## [TASK]
Please copy out the material below line for line, changing nothing.

(Rows from a dataset)

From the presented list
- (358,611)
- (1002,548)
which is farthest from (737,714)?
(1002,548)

## [RIGHT ANSWER]
From the presented list
- (358,611)
- (1002,548)
which is farthest from (737,714)?
(1002,548)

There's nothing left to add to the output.